The word fart in Middle English occurs in "Sumer Is Icumen In", where one sign of summer is "bucke uerteþ" (the buck farts). It appears in several of Geoffrey Chaucer's Canterbury Tales. In "The Miller's Tale", Absolon has already been tricked into kissing Alison's buttocks when he is expecting to kiss her face. Her boyfriend Nicholas hangs his buttocks out of a window, hoping to trick Absolon into kissing his buttocks in turn and then farts in the face of his rival. In "The Summoner's Tale", the friars in the story are to receive the smell of a fart through a twelve-spoked wheel.

In the early modern period, the word fart was not considered especially vulgar; it even surfaced in literary works. For example, Samuel Johnson's A Dictionary of the English Language, published in 1755, included the word. Johnson defined it with two poems, one by Jonathan Swift, the other by Sir John Suckling.

Benjamin Franklin prepared an essay on the topic for the Royal Academy of Brussels in 1781 urging scientific study. In 1607, a group of Members of Parliament had written a ribald poem entitled The Parliament Fart, as a symbolic protest against the conservatism of the House of Lords and the king, James I.

■ ■ ■ ■

» Apply what you read
(1) In the passage on the history of the word fart, translate this sentence into Spanish: "It appears in several of Geoffrey Chaucer's Canterbury Tales."
(2) Supply what comes next in the passage on the history of the word fart, starting after its final sentence.
The rows have no connection to the passage on the history of the word fart.

■ ■ ■ ■

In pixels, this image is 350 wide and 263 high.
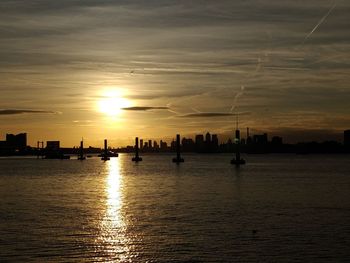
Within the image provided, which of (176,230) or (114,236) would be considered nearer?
(114,236)

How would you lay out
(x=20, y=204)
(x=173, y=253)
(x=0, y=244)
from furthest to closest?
(x=20, y=204)
(x=0, y=244)
(x=173, y=253)

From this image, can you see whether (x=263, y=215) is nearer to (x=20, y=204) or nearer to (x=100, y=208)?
(x=100, y=208)

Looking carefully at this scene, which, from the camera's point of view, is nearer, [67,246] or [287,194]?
[67,246]

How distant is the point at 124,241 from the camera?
48.4m

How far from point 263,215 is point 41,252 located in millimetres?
30057

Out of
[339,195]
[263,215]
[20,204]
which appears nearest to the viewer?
[263,215]

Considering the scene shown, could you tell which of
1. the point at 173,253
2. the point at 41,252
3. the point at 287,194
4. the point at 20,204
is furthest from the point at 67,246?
the point at 287,194

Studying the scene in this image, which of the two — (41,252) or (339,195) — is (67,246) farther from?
(339,195)

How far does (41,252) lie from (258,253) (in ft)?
51.6

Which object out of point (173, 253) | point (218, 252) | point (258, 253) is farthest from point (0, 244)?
point (258, 253)

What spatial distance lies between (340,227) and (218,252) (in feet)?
55.6

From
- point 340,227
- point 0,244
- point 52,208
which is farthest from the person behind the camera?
point 52,208

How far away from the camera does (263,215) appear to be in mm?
66438

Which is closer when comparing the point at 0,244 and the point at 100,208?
the point at 0,244
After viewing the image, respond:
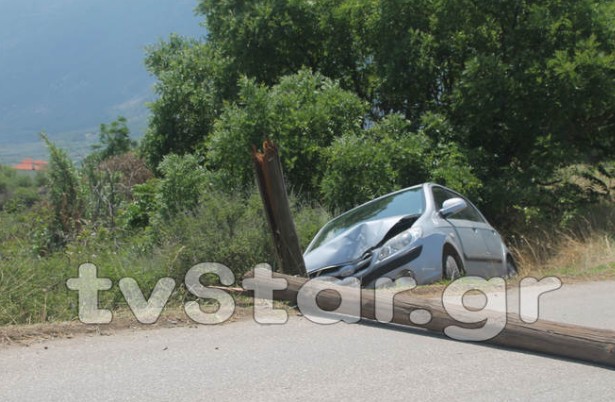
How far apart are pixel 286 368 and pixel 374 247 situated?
3362mm

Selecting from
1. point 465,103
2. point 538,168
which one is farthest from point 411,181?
point 538,168

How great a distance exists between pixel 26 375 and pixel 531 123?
12915 mm

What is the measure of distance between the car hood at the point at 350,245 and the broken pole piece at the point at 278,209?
64 cm

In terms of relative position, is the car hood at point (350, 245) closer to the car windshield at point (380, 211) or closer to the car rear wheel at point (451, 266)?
the car windshield at point (380, 211)

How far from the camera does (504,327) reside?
18.8 feet

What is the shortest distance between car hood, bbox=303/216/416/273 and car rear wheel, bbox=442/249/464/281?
0.59m

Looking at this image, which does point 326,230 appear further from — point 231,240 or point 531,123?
point 531,123

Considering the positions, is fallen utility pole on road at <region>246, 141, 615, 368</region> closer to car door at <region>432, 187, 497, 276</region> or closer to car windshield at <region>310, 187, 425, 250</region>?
car windshield at <region>310, 187, 425, 250</region>

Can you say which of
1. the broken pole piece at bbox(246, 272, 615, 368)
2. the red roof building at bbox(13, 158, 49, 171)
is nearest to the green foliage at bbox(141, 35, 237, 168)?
the red roof building at bbox(13, 158, 49, 171)

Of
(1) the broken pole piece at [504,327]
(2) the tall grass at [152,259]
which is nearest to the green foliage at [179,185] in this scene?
(2) the tall grass at [152,259]

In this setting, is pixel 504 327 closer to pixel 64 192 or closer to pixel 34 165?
pixel 64 192

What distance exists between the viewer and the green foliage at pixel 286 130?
44.8 ft

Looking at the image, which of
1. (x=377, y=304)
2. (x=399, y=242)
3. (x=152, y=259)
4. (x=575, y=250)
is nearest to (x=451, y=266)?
(x=399, y=242)

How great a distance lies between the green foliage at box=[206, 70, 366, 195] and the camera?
13.6m
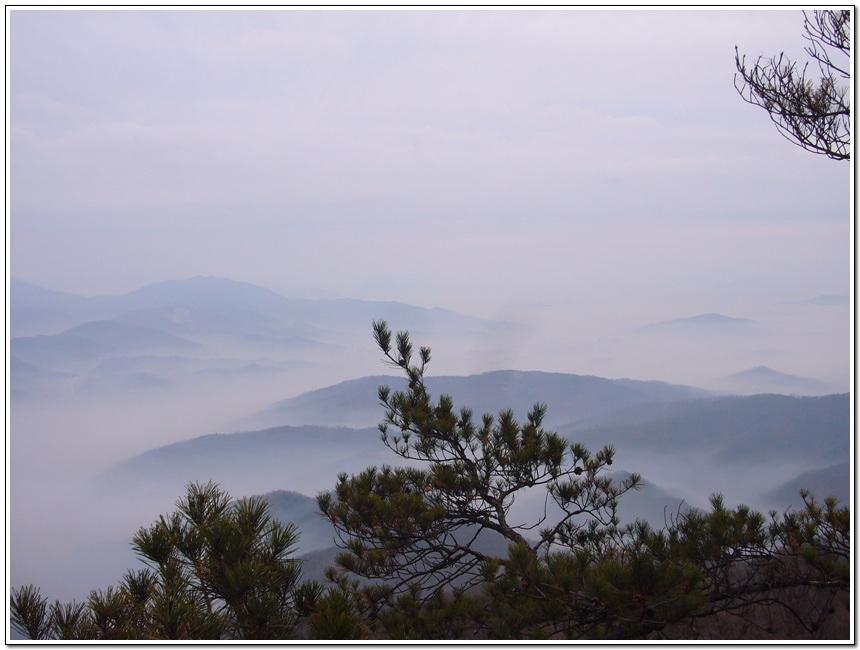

■ ■ ■ ■

» Answers to the exercises
(1) Aparece en varios de los Cuentos de Canterbury de Geoffrey Chaucer.

(2)
===Modern usage===
While not one of George Carlin's original seven dirty words, he noted in a later routine that the word fart ought to be added to "the list" of words that were not acceptable (for broadcast) in any context (which have non-offensive meanings), and described television as (then) a "fart-free zone". Thomas Wolfe had the phrase "a fizzing and sulphuric fart" cut out of his 1929 work Look Homeward, Angel by his publisher. Ernest Hemingway, who had the same publisher, accepted the principle that "fart" could be cut, on the grounds that words should not be used purely to shock. The hippie movement in the 1970s saw a new definition develop, with the use of "fart" as a personal noun, to describe a "detestable person, or someone of small stature or limited mental capacity", gaining wider and more open usage as a result.

Rhyming slang developed the alternative form "raspberry tart", later shortened to "raspberry", and occasionally abbreviated further to "razz". This was associated with the phrase "blowing a raspberry". The word has become more prevalent, and now features in children's literature, such as the Walter the Farting Dog series of children's books, Robert Munsch's Good Families Don't and The Gas We Pass by Shinta Cho.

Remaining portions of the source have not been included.